- [WHAT IS NEEDED] Please carry on the account below of the trip to a huge French superstore, picking up right after its last sentence.

··· SOURCE PASSAGE ···

A grand voyage today, folks. I located and travelled to France’s answer to Walmart.
It was half an hour outside of town by bus. I went on a highway to get there. I didn’t even know France had highways. The building was twice the size of a Sam’s Club, and I may be underestimating. The parking lot was an absolutely insane maze of ramped garages thrown up here and there.
The inside is one part regional mall and one part Costco, except nothing is in bulk. I have seriously never been in a store this big, ever. There were two different pharmacies and three bakeries, not counting the bread counter in the food section.
I did not have much time, and I was on a mission, so wandering was not an option. Still, I got lost quickly. I kept my head down and tried to yawn frequently, but I’m sure that people could tell I’m Not From Round These Parts.
There was a large wine section. It is still very strange to me that I could go down an aisle, pick out a rosé and just… purchase it. And not get arrested. Every time I see wine I think I should buy it for the novelty of it all, but then I remember that I have nothing to do with it. I think I’m expected to get wine for my homestay mom, but I don’t know when.
I got house shoes, doritos with paprika flavoring, a planner, and a bag of Skittles. The Skittles are a big deal. They do not have candy in France. They have bonbons — little crunchy or soft bread things that may or may not have chocolate on them. I’m surrounded by madeleines, with nary a fruit-flavored sour chewy delicacy in sight. (I tried to buy a brownie the other day, but even that was just peanuts and Nutella. Is nothing sacred?)
So I got the Skittles for much the same reason doctors hook up comatose people to IVs: without certain nutrients, the body fails. I have eaten fruit, vegetables, lean meat, and handmade bread and nothing else for almost three weeks now, and I feel like my eyes are bleeding.

··· SUPPLIED RECORDS ···

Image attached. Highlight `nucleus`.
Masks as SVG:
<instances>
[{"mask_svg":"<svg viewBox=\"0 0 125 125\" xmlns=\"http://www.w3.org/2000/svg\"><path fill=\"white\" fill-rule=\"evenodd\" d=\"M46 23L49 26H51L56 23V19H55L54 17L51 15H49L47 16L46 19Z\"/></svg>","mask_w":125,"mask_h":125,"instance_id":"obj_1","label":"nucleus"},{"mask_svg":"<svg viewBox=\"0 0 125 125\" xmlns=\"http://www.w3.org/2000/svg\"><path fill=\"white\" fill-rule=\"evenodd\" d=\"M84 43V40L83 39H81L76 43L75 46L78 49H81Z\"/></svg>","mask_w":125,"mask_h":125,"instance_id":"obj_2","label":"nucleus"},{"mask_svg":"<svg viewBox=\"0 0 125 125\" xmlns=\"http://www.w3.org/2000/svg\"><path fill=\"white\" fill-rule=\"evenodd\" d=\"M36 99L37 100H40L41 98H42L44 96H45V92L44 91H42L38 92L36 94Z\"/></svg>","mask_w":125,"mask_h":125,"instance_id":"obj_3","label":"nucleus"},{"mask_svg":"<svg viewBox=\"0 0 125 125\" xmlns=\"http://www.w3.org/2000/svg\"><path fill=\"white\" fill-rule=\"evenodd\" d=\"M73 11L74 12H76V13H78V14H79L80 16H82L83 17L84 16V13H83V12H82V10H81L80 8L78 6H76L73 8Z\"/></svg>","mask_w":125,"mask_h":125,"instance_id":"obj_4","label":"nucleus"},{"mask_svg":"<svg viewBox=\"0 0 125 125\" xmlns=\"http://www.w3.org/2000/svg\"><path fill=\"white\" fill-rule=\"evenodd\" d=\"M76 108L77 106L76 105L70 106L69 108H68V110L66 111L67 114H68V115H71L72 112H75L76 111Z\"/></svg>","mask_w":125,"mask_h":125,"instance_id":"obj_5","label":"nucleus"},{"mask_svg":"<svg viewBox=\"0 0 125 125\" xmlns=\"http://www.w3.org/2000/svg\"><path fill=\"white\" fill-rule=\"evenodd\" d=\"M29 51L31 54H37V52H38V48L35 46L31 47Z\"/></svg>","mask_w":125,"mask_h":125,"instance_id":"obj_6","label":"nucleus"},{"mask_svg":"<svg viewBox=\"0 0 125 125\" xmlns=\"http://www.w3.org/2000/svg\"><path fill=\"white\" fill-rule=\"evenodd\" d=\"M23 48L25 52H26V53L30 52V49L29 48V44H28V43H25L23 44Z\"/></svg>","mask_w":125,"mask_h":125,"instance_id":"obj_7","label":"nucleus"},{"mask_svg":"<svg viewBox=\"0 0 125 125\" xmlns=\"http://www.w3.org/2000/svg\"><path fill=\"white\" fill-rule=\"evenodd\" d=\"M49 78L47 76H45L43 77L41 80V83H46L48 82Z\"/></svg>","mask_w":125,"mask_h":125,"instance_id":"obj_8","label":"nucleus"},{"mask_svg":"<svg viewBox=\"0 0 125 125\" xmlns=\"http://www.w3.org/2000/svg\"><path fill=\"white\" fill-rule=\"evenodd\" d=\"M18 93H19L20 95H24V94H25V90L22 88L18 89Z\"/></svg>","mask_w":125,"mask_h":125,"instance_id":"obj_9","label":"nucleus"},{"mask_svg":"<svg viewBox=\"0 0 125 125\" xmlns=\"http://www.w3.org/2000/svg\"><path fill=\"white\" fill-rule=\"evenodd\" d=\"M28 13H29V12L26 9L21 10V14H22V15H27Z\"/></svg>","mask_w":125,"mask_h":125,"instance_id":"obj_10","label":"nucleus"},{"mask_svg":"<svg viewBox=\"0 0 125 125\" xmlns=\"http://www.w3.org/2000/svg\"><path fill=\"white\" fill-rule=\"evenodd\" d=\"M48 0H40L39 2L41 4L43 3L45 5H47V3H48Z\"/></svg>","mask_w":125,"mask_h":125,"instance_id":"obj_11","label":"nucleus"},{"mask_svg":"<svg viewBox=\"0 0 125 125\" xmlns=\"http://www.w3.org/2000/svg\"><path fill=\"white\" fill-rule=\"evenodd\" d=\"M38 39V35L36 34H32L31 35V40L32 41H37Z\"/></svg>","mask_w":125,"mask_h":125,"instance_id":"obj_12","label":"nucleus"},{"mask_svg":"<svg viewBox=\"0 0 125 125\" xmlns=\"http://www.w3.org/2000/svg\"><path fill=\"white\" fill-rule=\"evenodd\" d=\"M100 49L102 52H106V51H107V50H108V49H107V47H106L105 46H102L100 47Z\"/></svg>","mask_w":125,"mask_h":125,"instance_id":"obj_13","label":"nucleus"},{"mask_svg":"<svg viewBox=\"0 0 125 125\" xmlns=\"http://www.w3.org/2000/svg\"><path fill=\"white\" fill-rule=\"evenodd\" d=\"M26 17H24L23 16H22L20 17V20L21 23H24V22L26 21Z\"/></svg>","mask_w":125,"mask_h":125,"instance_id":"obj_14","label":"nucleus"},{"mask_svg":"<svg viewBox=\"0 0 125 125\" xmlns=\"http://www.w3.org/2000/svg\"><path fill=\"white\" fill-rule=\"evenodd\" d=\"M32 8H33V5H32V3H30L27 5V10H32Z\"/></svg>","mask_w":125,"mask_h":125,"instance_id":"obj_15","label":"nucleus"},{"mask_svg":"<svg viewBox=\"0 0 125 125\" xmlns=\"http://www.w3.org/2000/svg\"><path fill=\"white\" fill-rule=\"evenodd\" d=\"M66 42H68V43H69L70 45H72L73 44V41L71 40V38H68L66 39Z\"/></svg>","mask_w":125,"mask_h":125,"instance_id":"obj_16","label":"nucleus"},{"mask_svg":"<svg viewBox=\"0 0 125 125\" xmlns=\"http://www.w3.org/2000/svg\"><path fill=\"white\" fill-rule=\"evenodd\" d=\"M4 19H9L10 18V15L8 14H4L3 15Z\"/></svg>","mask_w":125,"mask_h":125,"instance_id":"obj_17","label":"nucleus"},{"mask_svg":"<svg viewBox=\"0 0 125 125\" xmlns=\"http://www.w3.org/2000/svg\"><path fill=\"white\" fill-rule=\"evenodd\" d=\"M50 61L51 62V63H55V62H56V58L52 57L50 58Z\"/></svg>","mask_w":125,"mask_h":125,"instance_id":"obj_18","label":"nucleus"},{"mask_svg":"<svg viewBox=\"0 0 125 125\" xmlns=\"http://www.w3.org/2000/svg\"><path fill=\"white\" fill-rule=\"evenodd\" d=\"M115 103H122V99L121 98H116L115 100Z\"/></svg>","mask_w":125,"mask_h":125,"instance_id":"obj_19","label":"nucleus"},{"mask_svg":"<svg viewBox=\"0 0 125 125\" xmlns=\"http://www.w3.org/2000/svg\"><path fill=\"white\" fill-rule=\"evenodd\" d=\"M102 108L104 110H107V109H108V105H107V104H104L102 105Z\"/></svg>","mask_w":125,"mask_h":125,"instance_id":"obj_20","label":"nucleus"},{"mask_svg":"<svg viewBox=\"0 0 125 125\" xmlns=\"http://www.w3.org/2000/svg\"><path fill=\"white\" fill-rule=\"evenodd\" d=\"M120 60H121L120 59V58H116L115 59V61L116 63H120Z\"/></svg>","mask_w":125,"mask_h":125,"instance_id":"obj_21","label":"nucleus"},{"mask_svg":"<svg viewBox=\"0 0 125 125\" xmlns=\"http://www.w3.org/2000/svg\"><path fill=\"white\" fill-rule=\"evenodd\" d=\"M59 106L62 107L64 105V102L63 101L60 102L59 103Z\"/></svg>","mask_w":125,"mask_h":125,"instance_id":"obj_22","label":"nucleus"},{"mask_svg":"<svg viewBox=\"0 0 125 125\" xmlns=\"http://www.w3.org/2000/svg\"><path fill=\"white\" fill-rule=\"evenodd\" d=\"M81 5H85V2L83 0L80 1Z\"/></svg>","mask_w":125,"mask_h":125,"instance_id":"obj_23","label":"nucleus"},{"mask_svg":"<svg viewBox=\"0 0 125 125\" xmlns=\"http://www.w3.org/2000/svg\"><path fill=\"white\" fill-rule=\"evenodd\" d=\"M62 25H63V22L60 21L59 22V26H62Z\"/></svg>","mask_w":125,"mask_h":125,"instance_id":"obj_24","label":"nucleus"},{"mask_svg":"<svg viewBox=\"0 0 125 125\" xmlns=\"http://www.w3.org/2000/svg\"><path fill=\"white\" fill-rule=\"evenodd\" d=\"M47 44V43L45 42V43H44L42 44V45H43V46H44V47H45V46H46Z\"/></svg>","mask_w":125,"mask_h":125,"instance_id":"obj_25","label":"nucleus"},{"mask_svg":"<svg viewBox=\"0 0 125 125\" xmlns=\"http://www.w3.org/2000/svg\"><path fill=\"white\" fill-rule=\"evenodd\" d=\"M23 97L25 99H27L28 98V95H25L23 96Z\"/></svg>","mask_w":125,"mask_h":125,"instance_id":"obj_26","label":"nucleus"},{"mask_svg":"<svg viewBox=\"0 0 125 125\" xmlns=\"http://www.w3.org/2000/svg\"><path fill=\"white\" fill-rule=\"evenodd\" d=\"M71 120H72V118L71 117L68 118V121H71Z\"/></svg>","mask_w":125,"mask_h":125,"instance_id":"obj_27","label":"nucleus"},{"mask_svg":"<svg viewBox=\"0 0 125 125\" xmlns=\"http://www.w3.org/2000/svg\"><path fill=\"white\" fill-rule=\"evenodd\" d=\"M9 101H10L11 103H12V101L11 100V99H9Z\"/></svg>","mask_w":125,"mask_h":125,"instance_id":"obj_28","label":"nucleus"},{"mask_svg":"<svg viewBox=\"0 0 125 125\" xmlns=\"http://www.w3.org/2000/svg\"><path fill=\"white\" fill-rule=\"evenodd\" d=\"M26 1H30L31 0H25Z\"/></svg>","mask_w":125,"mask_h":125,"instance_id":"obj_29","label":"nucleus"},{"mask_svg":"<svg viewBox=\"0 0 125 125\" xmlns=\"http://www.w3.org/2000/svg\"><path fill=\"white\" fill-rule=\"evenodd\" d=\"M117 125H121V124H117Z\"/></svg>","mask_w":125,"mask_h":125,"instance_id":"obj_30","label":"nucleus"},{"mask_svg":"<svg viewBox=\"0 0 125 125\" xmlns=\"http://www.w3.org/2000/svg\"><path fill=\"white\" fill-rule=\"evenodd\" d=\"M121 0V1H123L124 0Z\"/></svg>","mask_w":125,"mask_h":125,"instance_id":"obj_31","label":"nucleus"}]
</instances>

···

- [WRITTEN ANSWER]
I would have preferred gummy worms or Sour Patch Kids, but all I could find was Skittles. I’ll make do. I plan to ration them out for the next week, maybe use them to develop some sort of barter system with the other Americans at school.
I also tried to buy over-the-counter allergy stuff, but all the brands are different and I don’t know French medical terminology. I didn’t want to accidentally get laxatives, so I decided to just deal with sniffles.
They don’t bag your items here. You are expected to bring your own reusable bags and pack them yourself. I am familiar with this now and brought an empty backpack. Very hip, very French. The cashier (they get chairs, by the way) wanted to see my ID. Probably because I looked like a suspicious nervous wreck. I handed her my driver’s license, like an idiot, and then had to painfully explain that I am American and Tennessee is a real place and not a made-up name for a fake ID.
The narrative:
“Ten- ah- say?”
“Ah, oui, je suis une américaine-“
“Ten- UH- see?”
“Oui, pardon..”
“Ten- AY- see. D’accord.”
So I guess that went okay.
Cordialement,
Allison
P.S.: Do penguins have feathers? They just look so smooth.